*Text provided*
--- BEGIN ---

The Right and Left Hand Deadlift
by Charles A. Smith
Fare dips the pen of despair into an ink of tears and regrets, and on a sheet of hopelessness writes the word - FAILURE. Every month there are thousands of young men who enter the ranks of weight trainers with high hopes and the conviction that the world of weights is their oyster. All they have to do is find some way of opening its shell and fame and fortune is theirs. They commence training – alas – along the wrong lines and with a misguided schedule of exercises. They work and sweat and work again. They write to all the “authorities” and buy all the books and magazines but the eagerly worked for, looked for and waited for results are a little late in arriving. They begin to regret the time spent in training. They feel there is no hope for them and slowly become convinced they are just failures. And we lose perhaps another Pete George of
Now I have always maintained that it is essential for every beginner to start off right. If it were possible for me to say what novices should and should not do, then I would commence with every newcomer taking an extensive course in anatomy, physiology and kinesiology. I maintain that there need be no failures in the field of weight training if each and every beginner knows BEFORE he touches a barbell, why he is training, what he can expect from training and the effects which that training has on his entire body. The possession of knowledge is a bright light which guides us on the right path, and stays us from stumbling in the darkness of haphazard methods.
When you know what happens, what the specific effects are when you, say – curl or press or snatch or bench press, then all major obstacles are removed from the road to greater muscularity and physical impressiveness AND power. Nothing can replace the CORRECT performance of an given exercise. There is only one way to workout and that is the CORRECT way. Imagine the disappointment the lifter experiences when he discovers that the minute amount of progress he has made is a travesty of what progress really should be alongside of a weight trainer who has followed a planned and scientific course of exercise.
The reason for these articles is not only to advise training in the many lifts, but to clear the air of many arguments in training for the maximum in development and strength. These two qualities are all too often separated. There is a competition side to all weight training and we have as evidence the increasing popularity of bench press contests, curling contests and deep knee bend contests.

--- END ---

*Short problem 1*
Transcribe the records word for word, from their first line through the line holding "69H221L217 61H200V56H174V52H169V61H165V87H169V95L200 100V95L208", with both of those lines included.
*Short problem 2*
Pick up the article on the right and left hand deadlift where it stops and write what comes next.

*Listing*
--- BEGIN ---

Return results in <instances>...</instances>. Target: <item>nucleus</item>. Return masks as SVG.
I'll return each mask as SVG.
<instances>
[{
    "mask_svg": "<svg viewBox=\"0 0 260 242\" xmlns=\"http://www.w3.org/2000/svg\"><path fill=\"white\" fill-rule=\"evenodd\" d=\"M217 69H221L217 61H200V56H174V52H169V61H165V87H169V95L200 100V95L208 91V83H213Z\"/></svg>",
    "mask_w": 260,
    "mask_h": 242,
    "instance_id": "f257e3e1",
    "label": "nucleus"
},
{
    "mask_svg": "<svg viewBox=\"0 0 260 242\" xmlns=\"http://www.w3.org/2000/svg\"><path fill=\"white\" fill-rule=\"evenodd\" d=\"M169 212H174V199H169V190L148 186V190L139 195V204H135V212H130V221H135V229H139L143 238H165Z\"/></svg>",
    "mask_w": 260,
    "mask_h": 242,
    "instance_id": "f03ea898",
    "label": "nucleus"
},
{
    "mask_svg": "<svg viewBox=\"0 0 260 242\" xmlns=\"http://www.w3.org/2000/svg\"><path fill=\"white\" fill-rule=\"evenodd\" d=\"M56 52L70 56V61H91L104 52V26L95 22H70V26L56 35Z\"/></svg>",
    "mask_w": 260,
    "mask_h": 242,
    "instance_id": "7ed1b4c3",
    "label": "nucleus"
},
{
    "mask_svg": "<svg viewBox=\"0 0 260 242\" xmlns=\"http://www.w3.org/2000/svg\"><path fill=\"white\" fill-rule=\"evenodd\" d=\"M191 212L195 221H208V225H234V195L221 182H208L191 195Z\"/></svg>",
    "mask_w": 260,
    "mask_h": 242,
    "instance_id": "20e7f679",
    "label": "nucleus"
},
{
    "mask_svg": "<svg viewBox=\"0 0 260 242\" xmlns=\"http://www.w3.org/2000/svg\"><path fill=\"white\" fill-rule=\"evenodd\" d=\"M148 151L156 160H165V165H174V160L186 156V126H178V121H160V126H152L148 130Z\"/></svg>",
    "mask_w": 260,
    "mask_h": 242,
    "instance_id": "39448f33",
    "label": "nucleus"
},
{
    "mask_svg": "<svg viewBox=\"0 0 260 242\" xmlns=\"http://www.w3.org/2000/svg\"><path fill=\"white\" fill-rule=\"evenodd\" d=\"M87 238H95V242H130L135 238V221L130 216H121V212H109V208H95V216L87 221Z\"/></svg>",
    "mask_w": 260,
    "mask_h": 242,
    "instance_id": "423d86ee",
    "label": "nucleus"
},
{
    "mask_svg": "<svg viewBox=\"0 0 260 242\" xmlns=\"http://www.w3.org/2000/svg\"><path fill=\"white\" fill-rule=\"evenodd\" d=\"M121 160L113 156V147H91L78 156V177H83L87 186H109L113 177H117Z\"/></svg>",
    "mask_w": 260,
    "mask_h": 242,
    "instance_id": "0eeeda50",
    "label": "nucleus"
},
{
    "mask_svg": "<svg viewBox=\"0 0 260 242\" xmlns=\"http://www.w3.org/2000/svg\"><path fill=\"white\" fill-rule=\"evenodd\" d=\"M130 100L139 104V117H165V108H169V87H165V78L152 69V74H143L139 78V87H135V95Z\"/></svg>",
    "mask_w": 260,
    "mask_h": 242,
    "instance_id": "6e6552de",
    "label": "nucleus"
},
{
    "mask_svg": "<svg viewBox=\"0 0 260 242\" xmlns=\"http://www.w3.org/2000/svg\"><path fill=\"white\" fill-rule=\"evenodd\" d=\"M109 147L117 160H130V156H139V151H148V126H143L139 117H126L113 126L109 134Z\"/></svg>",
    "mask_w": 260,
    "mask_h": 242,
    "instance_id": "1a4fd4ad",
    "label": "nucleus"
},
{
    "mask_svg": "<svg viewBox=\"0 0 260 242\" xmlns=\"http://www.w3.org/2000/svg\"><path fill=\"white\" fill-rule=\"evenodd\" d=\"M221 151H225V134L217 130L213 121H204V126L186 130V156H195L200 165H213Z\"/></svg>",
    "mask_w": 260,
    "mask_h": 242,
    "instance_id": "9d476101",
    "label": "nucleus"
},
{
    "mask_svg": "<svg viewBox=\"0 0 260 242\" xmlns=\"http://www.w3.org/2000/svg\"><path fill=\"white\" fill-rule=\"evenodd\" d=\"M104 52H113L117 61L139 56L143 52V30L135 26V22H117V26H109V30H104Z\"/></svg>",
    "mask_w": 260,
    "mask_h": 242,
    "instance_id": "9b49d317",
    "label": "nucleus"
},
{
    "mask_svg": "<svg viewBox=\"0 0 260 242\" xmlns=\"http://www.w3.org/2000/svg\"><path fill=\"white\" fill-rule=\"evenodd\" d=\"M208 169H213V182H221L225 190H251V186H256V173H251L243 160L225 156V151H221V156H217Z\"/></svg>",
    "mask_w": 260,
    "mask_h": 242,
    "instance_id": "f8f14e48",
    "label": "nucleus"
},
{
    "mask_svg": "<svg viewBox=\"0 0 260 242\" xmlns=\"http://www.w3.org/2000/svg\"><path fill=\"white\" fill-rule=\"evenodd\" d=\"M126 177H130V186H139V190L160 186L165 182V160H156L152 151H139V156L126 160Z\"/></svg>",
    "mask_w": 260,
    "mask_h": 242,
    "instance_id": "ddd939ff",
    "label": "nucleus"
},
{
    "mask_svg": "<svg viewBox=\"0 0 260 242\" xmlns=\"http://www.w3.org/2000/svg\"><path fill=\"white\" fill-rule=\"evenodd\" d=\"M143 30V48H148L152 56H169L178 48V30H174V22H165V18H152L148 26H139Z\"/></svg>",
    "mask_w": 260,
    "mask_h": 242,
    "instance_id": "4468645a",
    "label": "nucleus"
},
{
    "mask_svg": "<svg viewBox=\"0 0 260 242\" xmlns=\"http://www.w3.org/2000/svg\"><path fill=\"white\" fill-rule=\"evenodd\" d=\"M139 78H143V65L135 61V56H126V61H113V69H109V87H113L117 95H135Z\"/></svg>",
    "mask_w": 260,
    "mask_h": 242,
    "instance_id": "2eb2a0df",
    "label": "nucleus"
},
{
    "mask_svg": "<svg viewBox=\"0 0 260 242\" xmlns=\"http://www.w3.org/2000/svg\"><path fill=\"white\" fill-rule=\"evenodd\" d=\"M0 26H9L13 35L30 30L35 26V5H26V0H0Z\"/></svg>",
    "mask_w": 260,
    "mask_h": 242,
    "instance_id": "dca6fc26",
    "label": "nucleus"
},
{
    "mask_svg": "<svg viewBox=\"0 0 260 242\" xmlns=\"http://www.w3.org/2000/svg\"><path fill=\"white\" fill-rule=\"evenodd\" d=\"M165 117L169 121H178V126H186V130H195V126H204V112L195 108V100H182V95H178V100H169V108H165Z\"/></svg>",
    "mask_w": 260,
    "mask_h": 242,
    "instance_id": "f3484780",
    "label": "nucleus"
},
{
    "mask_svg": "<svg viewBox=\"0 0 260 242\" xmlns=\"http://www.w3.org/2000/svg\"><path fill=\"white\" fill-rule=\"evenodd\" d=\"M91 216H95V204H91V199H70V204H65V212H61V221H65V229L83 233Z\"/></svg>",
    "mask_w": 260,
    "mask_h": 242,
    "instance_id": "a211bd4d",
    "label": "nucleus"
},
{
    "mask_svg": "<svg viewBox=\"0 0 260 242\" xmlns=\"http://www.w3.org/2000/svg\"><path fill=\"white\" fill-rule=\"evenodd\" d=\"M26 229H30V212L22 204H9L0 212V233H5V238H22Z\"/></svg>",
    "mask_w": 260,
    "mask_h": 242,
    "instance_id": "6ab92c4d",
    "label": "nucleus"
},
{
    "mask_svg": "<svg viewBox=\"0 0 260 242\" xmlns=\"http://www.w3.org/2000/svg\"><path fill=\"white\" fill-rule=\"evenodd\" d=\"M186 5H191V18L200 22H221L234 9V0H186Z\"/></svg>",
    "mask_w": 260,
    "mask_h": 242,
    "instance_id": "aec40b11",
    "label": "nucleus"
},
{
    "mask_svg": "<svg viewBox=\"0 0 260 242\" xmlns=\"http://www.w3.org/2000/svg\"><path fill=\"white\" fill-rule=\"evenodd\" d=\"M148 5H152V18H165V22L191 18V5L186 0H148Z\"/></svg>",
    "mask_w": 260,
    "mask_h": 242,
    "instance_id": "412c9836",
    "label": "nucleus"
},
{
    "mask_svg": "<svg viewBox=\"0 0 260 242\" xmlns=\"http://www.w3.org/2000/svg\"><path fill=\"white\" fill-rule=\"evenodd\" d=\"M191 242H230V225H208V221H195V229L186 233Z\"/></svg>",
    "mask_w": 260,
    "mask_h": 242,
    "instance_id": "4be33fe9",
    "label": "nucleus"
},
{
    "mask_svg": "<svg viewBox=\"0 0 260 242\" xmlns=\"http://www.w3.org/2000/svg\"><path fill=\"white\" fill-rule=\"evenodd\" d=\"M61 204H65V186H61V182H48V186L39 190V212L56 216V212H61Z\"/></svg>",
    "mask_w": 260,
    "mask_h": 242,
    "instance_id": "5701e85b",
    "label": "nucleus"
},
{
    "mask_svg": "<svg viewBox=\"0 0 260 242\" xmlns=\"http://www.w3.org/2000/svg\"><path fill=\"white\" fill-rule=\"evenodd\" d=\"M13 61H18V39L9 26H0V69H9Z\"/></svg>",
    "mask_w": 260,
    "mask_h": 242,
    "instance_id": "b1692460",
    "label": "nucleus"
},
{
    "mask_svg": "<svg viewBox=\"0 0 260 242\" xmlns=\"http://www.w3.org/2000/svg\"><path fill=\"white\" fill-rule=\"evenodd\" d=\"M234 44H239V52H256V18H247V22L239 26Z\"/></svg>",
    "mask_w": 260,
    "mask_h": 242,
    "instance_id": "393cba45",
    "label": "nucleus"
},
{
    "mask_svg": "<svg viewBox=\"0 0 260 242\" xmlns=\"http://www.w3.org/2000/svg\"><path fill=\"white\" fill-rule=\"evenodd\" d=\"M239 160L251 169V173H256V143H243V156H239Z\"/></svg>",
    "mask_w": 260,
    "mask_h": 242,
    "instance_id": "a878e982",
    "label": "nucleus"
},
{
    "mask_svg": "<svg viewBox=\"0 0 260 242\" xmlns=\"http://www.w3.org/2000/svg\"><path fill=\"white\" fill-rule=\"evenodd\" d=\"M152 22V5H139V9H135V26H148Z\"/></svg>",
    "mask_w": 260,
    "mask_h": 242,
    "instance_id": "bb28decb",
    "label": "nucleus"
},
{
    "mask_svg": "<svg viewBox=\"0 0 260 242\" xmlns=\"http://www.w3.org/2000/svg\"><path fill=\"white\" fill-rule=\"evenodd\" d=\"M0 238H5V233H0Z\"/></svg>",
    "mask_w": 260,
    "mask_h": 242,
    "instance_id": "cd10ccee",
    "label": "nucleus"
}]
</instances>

--- END ---

*Written response 1*
Return results in <instances>...</instances>. Target: <item>nucleus</item>. Return masks as SVG.
I'll return each mask as SVG.
<instances>
[{
    "mask_svg": "<svg viewBox=\"0 0 260 242\" xmlns=\"http://www.w3.org/2000/svg\"><path fill=\"white\" fill-rule=\"evenodd\" d=\"M217 69H221L217 61H200V56H174V52H169V61H165V87H169V95L200 100V95L208 91V83H213Z\"/></svg>",

*Written response 2*
You DON’T perform a single hand deadlift by strapping the wrist to the bar or tying it there with a handkerchief. You can be the most honest guy in the world, but other folks have an awkward habit of exaggerating and you might be called on one day to make a genuine one hand deadlift. You will look like an almighty fool if you fail to give forth. There are rules which govern the performance of single hand deadlifting and you DO NOT make a deadlift of 650 lbs. by rapidly lifting the weight from the floor an inch.
No instructor worthy of the name would give you exercises without CAREFULLY explaining how to do them, why you must do them and what results you can expect depending on your type of physique and potentials. If this is so, then why expect to get away with a sloppy performance when you KNOW full well there are rules which govern that performance. You kid no one but yourself and you certainly don’t kid the experts.
There are few referees and judges who can officiate outside of the International lifts. It is with no little pride that I say I am capable of calling the shots on every lift from a right or left hand press right through to the two hands deadlift. I am not boasting, merely making a statement of fact. When it comes to judging a curl or a one hand swing or a side press, most officials are sadly and badly off the beam. I doubt if there are more than four men in the entire country who can tell you what a man can be ruled out for in a bent press of a two hands swing or any other lift in the book other than the International 7.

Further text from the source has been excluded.